Gestellte Aufgabe A
Zitieren Sie wortgetreu den Abschnitt der unten folgenden Auflistung, der mit deren erster Zeile beginnt und mit der Zeile endet, die „Answer: x1=0, y1=185, x2=337, y2=292: water“ enthält, beide Enden eingeschlossen. Lassen Sie die Bilder in Ihrer Antwort weg.

Vorliegender Text
——

# Verschenke Steam- und Originkeys an die Community



## LordCrash (16. August 2013)

Wie der Titel schon sagt.....

Ich verschenke folgende *Steamkeys*:


Mirror's Edge
Botanicula
McPixel
The Showdown Effect
Thomas was alone (2x)
Amnesia: Dark Descent

Ich verschenke folgende *Originkeys*:


 Mirror's Edge
 Dead Space
 Medal of Honor
Burnout Paradise - The Ultimate Box


Wer Interesse hat, PN an mich. Ich beantworte aber nur PNs von Leuten,   die ich hier länger als einen Tag kenne, d.h. an die aktive Community   hier..... 

*FCFS*​


----------



## TheBobnextDoor (16. August 2013)

Hast du dir das Weekly Bundle nur aus Spaß gekauft?


----------



## Spassbremse (16. August 2013)

Lobenswerte Aktion.


----------



## LordCrash (16. August 2013)

TheBobnextDoor schrieb:


> Hast du dir das Weekly Bundle nur aus Spaß gekauft?


 
So in etwa..... 

Ich wusste nicht mehr, dass ich praktisch alles davon schon hatte....


----------



## OldShatterhand (16. August 2013)

tolle Aktion! 

hab damals auch mal 20 PC Spiele verschenkt, meist schon älteres - da war ich noch Mod bei pcaction. 

pcaction.de-User verschenkt Spiele!


----------



## TheBobnextDoor (16. August 2013)

LordCrash schrieb:


> So in etwa.....
> 
> Ich wusste nicht mehr, dass ich praktisch alles davon schon hatte....


 
Bei der Spieleflut heutzutage kann ich das verstehen, man verliert schnell den Überblick 

Btw: Ich würd dir nen Thomas was alone Key abnehmen, wenn noch vorhanden.


----------



## LordCrash (16. August 2013)

So, die meisten Keys sind schon weg. 

Es gibt noch:


Mirror's Edge (Steam oder Origin)
Botanicula (Steam)
Burnout Paradise - The Ultimate Box (Origin)
Have fun!


----------



## Rabowke (16. August 2013)

Von LordCrash nehm ich nix an! Der frisst kleiner Kinder! 



Schöne Aktion von dir, aber ich hab selbst beim Humble nichts gekauft, die ganzen Spiele lassen mich kalt. Einzig und allein Mirrors Edge ist interessant, hab ich aber schon!


----------



## LordCrash (16. August 2013)

Rabowke schrieb:


> Von LordCrash nehm ich nix an! Der frisst kleiner Kinder!
> 
> 
> 
> Schöne Aktion von dir, aber ich hab selbst beim Humble nichts gekauft, die ganzen Spiele lassen mich kalt. Einzig und allein Mirrors Edge ist interessant, hab ich aber schon!


 
Ich fress doch keine kleinen Kinder....ich halte sie mir als Hausdiener....


----------



## svd (16. August 2013)

"Oh, dann nehm ich die Babyinnereien..."

Ich klinke mich mal ein und verscshenke einen Steamkey für "BioShock 1", den ich noch gefunden habe.


----------



## Spassbremse (16. August 2013)

Ich mag Kinderschokolade!


----------



## OldShatterhand (16. August 2013)

——

Gestellte Aufgabe B
Geben Sie aus dem obigen Forenthread über verschenkte Spielekeys den Abschnitt unverändert aus, der mit den Worten „Ich fress doch“ beginnt und mit „noch gefunden habe.“ endet.

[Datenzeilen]

——

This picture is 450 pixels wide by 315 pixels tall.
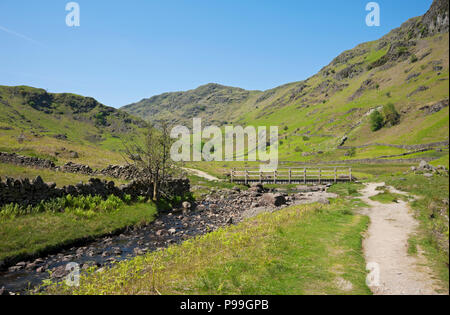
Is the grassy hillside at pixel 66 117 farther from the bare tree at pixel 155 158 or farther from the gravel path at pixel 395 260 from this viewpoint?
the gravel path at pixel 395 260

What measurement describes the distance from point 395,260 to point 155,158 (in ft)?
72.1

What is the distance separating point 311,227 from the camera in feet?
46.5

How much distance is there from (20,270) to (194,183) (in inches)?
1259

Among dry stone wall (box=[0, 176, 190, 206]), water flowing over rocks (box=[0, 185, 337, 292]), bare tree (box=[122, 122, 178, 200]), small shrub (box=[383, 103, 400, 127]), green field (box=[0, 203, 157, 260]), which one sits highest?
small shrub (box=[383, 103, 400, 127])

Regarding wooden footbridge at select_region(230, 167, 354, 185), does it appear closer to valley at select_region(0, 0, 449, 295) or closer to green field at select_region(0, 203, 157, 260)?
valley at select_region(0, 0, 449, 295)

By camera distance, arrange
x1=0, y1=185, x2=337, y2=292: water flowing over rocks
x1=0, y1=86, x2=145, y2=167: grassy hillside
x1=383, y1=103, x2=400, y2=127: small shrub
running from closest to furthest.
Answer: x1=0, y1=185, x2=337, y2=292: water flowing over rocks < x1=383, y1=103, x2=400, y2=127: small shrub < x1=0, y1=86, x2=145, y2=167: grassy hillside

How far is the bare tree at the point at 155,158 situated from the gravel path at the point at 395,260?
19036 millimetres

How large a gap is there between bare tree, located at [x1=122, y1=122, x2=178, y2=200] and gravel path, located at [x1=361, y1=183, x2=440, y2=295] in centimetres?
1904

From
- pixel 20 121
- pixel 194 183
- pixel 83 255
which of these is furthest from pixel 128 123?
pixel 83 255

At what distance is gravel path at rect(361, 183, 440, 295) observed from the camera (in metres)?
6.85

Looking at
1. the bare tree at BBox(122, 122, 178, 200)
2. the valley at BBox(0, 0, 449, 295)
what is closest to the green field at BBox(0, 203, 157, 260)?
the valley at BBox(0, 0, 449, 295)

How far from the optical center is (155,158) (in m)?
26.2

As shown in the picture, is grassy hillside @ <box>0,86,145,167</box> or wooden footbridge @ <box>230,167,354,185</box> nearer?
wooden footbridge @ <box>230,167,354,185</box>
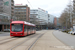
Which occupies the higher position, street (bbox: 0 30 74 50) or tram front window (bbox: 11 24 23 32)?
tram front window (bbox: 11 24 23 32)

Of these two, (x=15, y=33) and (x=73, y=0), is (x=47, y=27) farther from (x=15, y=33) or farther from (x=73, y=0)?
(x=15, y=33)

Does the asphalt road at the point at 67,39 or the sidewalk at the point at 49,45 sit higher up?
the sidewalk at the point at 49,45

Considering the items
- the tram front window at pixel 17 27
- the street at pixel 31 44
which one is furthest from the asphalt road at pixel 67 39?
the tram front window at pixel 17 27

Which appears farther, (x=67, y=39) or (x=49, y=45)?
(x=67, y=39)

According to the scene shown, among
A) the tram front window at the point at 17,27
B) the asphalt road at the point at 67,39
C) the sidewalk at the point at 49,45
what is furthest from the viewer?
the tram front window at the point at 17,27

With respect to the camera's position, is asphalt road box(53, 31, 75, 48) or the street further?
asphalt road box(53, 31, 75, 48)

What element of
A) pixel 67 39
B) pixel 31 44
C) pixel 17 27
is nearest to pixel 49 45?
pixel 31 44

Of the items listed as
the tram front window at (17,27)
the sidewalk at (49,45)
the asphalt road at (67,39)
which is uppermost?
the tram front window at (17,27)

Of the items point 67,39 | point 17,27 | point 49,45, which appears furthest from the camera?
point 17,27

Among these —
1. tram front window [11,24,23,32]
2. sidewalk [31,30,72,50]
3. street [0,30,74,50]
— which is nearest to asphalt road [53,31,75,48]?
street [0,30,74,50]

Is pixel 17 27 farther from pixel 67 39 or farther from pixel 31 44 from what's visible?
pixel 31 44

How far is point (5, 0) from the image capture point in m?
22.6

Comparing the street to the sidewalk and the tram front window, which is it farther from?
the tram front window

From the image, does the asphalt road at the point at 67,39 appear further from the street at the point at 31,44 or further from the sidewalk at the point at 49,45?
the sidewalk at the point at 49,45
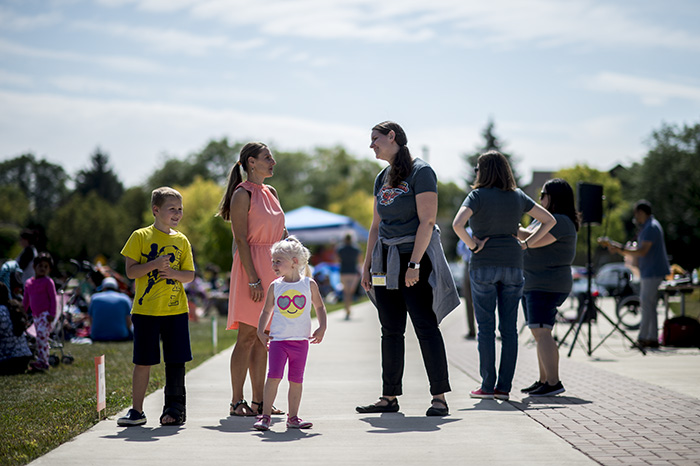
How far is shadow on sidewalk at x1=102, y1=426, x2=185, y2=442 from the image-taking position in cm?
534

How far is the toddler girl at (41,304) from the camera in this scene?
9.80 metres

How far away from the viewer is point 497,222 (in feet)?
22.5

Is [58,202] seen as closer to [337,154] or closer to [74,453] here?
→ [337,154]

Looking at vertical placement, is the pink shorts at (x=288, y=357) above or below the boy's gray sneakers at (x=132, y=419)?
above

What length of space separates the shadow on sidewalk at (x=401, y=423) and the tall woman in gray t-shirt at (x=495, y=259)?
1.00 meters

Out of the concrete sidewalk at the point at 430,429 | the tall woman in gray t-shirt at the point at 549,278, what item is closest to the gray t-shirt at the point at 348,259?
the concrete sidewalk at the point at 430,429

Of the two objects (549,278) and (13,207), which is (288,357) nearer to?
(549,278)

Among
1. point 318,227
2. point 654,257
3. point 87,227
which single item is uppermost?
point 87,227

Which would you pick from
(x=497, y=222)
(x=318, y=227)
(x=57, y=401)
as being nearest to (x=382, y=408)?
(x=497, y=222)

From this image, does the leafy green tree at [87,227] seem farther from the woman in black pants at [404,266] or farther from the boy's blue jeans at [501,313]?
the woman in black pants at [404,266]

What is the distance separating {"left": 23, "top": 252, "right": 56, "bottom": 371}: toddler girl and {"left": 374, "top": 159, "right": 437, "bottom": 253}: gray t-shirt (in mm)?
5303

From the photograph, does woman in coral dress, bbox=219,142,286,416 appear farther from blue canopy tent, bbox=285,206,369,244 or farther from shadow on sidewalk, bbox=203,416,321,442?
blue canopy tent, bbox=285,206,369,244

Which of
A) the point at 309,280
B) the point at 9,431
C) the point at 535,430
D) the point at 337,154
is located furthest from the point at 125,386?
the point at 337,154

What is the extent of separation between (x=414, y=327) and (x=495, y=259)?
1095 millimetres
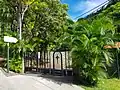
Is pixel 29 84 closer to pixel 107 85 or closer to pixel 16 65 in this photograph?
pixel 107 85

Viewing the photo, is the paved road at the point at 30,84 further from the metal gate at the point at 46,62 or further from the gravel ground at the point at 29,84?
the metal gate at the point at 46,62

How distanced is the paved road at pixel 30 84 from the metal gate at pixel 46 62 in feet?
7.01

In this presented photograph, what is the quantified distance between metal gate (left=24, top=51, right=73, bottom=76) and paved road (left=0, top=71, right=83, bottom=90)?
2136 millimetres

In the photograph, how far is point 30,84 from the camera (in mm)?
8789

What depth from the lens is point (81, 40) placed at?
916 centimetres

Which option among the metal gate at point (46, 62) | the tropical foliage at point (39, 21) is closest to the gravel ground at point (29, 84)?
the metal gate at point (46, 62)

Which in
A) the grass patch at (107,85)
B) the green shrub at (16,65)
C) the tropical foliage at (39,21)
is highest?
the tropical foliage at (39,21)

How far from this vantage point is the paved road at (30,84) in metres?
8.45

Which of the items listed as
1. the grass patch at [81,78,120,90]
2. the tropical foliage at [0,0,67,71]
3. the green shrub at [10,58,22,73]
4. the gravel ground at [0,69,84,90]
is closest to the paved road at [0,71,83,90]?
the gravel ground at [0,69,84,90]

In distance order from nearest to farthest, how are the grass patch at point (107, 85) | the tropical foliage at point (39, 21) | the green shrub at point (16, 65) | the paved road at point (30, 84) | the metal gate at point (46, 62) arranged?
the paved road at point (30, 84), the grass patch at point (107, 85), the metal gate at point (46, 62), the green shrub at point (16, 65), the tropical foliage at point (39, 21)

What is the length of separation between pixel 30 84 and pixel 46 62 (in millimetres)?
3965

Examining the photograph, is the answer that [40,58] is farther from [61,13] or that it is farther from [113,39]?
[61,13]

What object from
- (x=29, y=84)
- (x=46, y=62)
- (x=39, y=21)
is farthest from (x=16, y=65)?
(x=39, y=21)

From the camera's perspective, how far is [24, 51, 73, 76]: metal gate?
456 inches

——

Antwort A
This picture is 450 pixels wide by 315 pixels tall.
Is the grassy hillside at pixel 66 117 farther from the bare tree at pixel 155 158 or farther from the gravel path at pixel 395 260 from this viewpoint?
the gravel path at pixel 395 260

What measurement describes the distance from point 395,260 to point 155,158 (in ft)?
72.1

What is the distance separating point 311,227 from the camera in feet?
46.5

How much distance is there from (20,270) to (194,183) (in inches)?
1259

Among dry stone wall (box=[0, 176, 190, 206]), water flowing over rocks (box=[0, 185, 337, 292]), bare tree (box=[122, 122, 178, 200]), small shrub (box=[383, 103, 400, 127]), green field (box=[0, 203, 157, 260]), which one sits highest?
small shrub (box=[383, 103, 400, 127])

Regarding wooden footbridge at select_region(230, 167, 354, 185), does it appear closer to valley at select_region(0, 0, 449, 295) or closer to green field at select_region(0, 203, 157, 260)?
valley at select_region(0, 0, 449, 295)

By camera distance, arrange
x1=0, y1=185, x2=337, y2=292: water flowing over rocks
x1=0, y1=86, x2=145, y2=167: grassy hillside
x1=383, y1=103, x2=400, y2=127: small shrub
running from closest to furthest.
Answer: x1=0, y1=185, x2=337, y2=292: water flowing over rocks < x1=383, y1=103, x2=400, y2=127: small shrub < x1=0, y1=86, x2=145, y2=167: grassy hillside

Antwort B
Ich fress doch keine kleinen Kinder....ich halte sie mir als Hausdiener....


----------



## svd (16. August 2013)

"Oh, dann nehm ich die Babyinnereien..."

Ich klinke mich mal ein und verscshenke einen Steamkey für "BioShock 1", den ich noch gefunden habe.